**Input material:**
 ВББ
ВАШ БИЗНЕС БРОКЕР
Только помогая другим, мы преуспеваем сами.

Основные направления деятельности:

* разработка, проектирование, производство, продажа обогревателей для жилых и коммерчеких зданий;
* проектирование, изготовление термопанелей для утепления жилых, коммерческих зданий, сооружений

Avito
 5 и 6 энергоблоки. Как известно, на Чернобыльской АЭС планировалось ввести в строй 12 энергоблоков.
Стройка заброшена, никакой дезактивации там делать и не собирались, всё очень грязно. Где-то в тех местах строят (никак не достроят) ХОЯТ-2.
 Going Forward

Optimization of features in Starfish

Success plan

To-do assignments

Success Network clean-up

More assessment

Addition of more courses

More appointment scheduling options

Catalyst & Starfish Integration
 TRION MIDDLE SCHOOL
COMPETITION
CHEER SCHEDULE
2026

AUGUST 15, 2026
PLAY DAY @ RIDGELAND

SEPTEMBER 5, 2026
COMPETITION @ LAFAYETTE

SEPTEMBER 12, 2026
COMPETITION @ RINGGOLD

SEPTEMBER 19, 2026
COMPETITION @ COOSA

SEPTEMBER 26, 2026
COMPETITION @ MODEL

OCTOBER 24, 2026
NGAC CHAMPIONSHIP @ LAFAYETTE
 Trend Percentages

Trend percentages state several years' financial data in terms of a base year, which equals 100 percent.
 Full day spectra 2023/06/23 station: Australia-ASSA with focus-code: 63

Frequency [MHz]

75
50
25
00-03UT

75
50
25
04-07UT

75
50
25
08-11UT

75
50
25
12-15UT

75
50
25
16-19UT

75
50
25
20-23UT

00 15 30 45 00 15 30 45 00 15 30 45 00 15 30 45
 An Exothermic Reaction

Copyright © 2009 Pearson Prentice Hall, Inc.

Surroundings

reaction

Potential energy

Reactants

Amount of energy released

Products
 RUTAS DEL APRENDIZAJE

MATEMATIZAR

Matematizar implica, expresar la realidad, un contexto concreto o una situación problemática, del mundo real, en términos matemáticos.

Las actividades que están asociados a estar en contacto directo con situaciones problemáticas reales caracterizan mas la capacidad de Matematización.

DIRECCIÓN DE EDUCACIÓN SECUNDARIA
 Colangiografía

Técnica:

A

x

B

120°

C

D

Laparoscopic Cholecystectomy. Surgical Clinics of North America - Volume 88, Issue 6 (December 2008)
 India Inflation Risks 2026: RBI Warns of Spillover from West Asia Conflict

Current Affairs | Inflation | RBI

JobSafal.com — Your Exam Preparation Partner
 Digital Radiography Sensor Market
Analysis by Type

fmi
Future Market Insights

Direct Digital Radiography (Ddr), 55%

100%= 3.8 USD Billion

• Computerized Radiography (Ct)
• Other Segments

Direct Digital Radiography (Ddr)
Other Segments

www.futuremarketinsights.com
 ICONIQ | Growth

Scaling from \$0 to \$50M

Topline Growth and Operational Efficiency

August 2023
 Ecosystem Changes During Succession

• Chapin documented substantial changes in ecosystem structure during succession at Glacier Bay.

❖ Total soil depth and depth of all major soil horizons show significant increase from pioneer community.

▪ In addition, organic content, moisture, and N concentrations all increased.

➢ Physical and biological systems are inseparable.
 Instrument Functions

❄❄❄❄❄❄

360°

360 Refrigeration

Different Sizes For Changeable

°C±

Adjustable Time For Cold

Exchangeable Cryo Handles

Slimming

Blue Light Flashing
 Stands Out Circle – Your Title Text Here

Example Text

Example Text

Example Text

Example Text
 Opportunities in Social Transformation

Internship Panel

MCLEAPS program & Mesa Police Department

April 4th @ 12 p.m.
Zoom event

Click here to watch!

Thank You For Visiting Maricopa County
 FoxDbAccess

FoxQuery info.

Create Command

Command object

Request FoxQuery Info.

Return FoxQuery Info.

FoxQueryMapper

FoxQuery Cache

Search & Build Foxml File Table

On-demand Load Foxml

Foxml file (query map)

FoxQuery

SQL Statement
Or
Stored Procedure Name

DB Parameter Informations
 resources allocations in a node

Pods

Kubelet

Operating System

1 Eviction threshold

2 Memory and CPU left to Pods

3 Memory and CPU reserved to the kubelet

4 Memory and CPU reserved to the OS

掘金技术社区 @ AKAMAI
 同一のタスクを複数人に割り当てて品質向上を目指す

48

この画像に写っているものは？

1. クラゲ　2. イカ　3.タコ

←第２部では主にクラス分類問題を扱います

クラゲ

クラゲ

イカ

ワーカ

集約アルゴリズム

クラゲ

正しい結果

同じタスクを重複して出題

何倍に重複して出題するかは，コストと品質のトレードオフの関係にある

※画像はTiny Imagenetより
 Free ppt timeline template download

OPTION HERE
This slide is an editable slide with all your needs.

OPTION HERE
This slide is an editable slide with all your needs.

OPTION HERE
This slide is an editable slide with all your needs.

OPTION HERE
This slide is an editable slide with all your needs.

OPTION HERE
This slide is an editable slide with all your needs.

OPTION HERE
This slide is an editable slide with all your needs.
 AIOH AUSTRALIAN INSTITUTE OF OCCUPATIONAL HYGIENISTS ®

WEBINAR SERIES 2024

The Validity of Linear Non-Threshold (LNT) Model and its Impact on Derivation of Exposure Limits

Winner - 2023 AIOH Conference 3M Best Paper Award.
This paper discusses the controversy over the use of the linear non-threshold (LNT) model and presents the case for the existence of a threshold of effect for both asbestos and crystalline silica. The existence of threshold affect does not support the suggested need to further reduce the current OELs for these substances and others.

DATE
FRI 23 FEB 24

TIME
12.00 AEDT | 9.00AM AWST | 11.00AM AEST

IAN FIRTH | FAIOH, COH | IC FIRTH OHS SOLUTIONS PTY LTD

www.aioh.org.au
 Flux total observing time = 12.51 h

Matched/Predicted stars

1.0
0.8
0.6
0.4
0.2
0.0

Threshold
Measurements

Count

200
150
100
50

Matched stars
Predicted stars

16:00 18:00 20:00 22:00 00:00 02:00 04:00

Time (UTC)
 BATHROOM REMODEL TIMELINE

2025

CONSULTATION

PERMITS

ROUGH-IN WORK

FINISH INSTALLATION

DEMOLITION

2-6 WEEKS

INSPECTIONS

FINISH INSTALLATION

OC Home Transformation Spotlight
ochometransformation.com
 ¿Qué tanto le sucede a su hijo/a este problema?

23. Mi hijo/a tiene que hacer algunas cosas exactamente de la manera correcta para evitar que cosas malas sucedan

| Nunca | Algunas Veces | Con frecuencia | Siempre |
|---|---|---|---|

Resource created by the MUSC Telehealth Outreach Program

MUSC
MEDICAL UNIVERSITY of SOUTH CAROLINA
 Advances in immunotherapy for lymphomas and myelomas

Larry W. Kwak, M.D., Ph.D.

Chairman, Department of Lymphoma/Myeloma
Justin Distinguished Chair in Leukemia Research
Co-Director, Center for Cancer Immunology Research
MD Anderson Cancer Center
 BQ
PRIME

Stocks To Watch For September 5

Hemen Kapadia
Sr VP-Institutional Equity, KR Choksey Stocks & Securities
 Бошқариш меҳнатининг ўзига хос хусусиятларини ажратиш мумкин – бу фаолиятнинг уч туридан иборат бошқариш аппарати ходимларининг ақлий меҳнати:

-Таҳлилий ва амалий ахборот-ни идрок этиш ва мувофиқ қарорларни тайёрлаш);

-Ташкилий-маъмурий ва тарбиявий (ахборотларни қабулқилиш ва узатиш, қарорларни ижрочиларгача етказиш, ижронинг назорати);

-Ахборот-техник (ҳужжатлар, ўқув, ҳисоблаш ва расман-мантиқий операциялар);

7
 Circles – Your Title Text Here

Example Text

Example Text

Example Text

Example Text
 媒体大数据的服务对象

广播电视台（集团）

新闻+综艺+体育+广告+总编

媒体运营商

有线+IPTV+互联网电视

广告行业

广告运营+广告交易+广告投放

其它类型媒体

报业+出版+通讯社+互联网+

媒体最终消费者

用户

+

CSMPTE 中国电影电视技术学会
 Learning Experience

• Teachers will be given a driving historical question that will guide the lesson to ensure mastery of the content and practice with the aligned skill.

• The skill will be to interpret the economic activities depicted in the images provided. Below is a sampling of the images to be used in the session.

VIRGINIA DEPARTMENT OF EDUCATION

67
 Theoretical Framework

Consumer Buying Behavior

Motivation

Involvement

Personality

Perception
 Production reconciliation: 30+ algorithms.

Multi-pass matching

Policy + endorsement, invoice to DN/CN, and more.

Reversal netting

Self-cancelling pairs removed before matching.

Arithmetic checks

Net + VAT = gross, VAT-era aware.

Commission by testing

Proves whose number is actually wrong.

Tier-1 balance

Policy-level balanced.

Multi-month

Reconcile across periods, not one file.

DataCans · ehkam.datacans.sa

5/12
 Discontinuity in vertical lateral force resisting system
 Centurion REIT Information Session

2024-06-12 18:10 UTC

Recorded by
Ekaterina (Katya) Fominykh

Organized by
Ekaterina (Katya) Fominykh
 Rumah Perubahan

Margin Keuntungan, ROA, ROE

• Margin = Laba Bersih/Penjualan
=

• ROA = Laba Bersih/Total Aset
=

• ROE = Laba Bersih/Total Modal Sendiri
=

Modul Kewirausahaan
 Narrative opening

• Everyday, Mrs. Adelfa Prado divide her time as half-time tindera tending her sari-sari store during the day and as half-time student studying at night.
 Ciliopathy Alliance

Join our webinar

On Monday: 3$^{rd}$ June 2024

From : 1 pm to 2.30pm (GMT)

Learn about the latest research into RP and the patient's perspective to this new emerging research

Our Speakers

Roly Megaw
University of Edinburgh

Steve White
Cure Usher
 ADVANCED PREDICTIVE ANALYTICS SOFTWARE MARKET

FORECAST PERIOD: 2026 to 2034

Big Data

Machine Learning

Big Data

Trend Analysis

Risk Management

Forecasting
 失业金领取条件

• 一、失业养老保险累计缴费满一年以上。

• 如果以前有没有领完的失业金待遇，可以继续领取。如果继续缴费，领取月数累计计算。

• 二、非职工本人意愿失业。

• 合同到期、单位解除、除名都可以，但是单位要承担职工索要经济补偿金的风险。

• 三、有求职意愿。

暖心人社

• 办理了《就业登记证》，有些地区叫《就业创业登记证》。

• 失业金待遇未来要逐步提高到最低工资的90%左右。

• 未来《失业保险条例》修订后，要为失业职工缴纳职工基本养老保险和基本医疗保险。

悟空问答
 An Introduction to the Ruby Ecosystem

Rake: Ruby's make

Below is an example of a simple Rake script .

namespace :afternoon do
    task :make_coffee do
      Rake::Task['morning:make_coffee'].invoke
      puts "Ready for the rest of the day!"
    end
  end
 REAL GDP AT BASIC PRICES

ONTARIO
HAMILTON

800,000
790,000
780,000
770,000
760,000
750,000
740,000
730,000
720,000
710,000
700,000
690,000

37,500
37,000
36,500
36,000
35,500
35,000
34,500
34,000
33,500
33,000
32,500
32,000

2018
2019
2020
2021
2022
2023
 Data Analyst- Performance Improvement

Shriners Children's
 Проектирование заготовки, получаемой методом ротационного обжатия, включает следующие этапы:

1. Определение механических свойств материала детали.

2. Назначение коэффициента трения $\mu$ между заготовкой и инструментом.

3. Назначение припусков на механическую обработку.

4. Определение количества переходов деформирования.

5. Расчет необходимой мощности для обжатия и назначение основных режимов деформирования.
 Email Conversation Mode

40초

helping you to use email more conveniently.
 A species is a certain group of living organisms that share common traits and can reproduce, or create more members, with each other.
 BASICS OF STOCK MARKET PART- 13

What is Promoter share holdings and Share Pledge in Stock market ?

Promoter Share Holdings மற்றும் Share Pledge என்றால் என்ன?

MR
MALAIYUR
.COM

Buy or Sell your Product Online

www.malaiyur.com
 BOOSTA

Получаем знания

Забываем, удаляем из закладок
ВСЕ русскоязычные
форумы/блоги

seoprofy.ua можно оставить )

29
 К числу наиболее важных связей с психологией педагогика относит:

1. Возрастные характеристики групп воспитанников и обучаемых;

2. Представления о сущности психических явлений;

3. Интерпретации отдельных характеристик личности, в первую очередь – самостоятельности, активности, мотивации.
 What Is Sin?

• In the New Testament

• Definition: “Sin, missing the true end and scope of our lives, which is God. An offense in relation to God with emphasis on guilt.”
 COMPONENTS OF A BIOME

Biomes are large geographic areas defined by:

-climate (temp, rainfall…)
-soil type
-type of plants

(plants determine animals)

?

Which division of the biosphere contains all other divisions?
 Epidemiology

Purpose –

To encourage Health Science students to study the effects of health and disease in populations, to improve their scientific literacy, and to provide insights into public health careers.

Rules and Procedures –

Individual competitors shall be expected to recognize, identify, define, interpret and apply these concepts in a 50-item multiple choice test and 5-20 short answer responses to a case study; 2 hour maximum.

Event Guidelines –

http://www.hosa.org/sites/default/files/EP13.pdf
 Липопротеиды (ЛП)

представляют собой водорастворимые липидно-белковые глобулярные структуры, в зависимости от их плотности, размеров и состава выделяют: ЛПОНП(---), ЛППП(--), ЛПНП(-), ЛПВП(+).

**Exercise goal:** Transcribe, word for word, the data above from its first line through the line with "5 и 6 энергоблоки.", and include nothing else.

**Response below:**
 ВББ
ВАШ БИЗНЕС БРОКЕР
Только помогая другим, мы преуспеваем сами.

Основные направления деятельности:

* разработка, проектирование, производство, продажа обогревателей для жилых и коммерчеких зданий;
* проектирование, изготовление термопанелей для утепления жилых, коммерческих зданий, сооружений

Avito
 5 и 6 энергоблоки. Как известно, на Чернобыльской АЭС планировалось ввести в строй 12 энергоблоков.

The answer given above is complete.